Every now and then I’ll get motivated to start a new notebook labeled “Ideas” (to replace the one I started six months or three years earlier, and lost, I mean misplaced). I’ll jot stuff down, maybe even tape a newspaper article to a page if I’m really motivated and can find tape. When I stumble across these old notebooks, I generally do remember the story ideas from the notes. Sometimes not, though. What the heck did the cryptic words “owl/cherry pie/sisters/the last one ever” possibly mean? That one is lost to the ages. Bummer, that. Surely it would have been a bestseller had I only been able to stretch eight words to eighty thousand.

And sometimes the ideas are rooted in pop culture; good ideas maybe, but perhaps more fan fiction than a fresh idea. I’d love to see a movie called “The Dinner Club,” an update of my generation’s touchstone flick. There’s not an actor from the movie who couldn't use the work, really, so why haven’t they done this yet? I have no Hollywood connections, so I wouldn’t know, and it’s entirely likely multiple scripts have floated around Tinsel-land for years. And maybe rejected when "Before Sunset,” the same concept based on the Ethan Hawke original, failed to bring in zillions. Then again, Ethan Hawke was never any competition for the raw adolescent surge of that kiss Judd Nelson planted on Molly Ringwald.

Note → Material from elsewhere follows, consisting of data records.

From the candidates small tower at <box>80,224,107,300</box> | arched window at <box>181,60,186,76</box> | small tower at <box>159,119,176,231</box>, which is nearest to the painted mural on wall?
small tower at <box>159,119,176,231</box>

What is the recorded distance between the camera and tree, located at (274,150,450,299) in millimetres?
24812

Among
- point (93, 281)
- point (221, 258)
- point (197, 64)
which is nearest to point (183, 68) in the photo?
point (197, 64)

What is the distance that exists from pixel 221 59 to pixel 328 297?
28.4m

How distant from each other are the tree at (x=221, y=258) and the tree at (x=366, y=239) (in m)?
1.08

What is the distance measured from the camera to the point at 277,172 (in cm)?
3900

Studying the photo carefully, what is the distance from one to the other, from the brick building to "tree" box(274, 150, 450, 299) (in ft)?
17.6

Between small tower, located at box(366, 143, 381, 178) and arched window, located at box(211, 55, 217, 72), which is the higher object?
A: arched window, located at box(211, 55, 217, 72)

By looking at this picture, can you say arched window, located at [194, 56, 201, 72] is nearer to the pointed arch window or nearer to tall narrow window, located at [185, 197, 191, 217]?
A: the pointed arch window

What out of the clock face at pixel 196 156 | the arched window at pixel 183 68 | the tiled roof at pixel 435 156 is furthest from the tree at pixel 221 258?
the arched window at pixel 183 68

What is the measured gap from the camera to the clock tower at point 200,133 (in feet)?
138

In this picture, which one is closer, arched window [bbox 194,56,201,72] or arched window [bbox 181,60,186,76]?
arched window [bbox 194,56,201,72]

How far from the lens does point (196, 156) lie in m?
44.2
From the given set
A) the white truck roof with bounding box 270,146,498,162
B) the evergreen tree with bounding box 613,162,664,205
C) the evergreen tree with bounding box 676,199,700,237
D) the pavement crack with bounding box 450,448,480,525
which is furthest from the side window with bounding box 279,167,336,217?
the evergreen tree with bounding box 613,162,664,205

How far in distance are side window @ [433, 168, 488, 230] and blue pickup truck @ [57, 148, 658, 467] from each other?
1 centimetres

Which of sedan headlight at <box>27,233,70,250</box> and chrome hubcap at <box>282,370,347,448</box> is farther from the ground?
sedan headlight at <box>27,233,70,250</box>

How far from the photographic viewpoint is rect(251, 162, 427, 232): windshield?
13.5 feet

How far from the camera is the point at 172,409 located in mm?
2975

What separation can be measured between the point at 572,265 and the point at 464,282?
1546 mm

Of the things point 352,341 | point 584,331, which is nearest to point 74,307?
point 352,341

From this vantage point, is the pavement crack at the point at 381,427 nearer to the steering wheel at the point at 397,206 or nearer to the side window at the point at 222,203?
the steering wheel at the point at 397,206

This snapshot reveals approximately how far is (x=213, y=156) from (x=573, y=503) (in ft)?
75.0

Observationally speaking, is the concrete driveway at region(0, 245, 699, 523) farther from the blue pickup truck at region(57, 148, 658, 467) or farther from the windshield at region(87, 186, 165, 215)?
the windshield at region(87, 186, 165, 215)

Speaking of fantastic teenage kisses and the ideas they engender, was there ever anything sexier than Eric Stoltz clutching Mary Stuart Masterson’s hips as he gently touched his lips to hers in "Some Kind of Wonderful"? There’s an idea for a remake for you: "Some Kind of Ho-Hum." Maybe the characters meet again, now in their forties, and their lives are not as magical as seventeen-year-olds are certain they will become. Or maybe they just can’t recognize the magic, and seeing Watts brings back the artist in the architect for Keith, or something. Or something.

But this isn’t about movies from the eighties, much as I could go on all day about John Hughes and John Cusack. This is about ideas, where they come from, and which get chosen.

And the real answer is, I’m not sure. Pop culture, sure, a definite springboard. History, both in the traditional sense and the very personal. (Or both.) Observation (also known as snooping and eavesdropping.) Simple musing, looking at a person I know or a person I don’t, and imagining their life when they leave my presence.

Here’s the thing: the ideas, wherever they come from, always come. I guess I had always assumed, if I’d thought about it, which I never really did, that everyone thought that way. That everyone had these ideas constantly flitting through their brains, stories churned and discarded like so much buttermilk. (And there’s a story right there, from history: six high school girls at a tacky breakfast diner, and one orders buttermilk and peppers it. What sixteen year old orders buttermilk? And off we go…)

I wonder if other writers have ideas nibbling at them all the time the same way. Some writers have huge ideas, giant ideas; is there room for the little ones with those monsters taking up so much space? I have had so many tiny ones, and some pretty big ones (that I have not yet found the, yup, let’s call it courage, to undertake), and I don’t understand any more than the people who ask about it where they come from or how it works. But I do think I have come to realize that this is not normal, or at least not the norm.

The ideas, they come. And maybe more than anything else, other than the proof on the page, the actual words written down, I think the stream of ideas is what makes me a writer. I just can’t help it.

1 comment:

  1. I'm thinking you just hit upon an idea for a book: writing prompts. You could do it because, yes, you are right. Not everyone's brain works the way yours does. I'm lucky to have one idea filter through a month. And that's if I'm trying!